EXERCISE:
Copy out the material below word for word, every line of it.

STORED ROWS:
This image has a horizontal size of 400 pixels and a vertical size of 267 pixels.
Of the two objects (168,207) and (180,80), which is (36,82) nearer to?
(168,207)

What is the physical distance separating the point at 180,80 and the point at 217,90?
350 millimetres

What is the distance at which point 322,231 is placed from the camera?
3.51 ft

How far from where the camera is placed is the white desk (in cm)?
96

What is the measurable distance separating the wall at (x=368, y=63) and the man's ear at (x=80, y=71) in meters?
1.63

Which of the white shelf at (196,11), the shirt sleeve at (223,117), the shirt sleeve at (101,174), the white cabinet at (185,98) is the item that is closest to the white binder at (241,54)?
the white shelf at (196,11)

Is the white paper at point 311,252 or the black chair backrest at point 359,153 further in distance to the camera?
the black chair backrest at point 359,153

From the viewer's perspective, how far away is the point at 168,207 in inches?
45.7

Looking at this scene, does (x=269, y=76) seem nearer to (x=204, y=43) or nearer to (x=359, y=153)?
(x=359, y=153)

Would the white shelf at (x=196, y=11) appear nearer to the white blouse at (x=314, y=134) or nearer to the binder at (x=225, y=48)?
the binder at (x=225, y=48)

CORRECT ANSWER:
This image has a horizontal size of 400 pixels and a vertical size of 267 pixels.
Of the two objects (168,207) and (180,80), which is (36,82) nearer to?
(168,207)

What is the physical distance separating the point at 180,80 and the point at 217,90?
350 millimetres

What is the distance at which point 322,231 is placed from the camera?
3.51 ft

How far from where the camera is placed is the white desk (in cm)?
96

What is the measurable distance separating the wall at (x=368, y=63) and the man's ear at (x=80, y=71) in meters?
1.63

Which of the white shelf at (196,11), the shirt sleeve at (223,117), the shirt sleeve at (101,174), the white cabinet at (185,98) is the item that is closest to the white binder at (241,54)?
the white shelf at (196,11)

Is the white paper at point 311,252 or the black chair backrest at point 359,153 further in distance to the camera?
the black chair backrest at point 359,153

From the viewer's perspective, how far away is the point at 168,207 in inches?
45.7

Looking at this scene, does (x=269, y=76) seem nearer to (x=204, y=43) or nearer to (x=359, y=153)?
(x=359, y=153)

Would the white shelf at (x=196, y=11) appear nearer to the white blouse at (x=314, y=134) or nearer to the binder at (x=225, y=48)?
the binder at (x=225, y=48)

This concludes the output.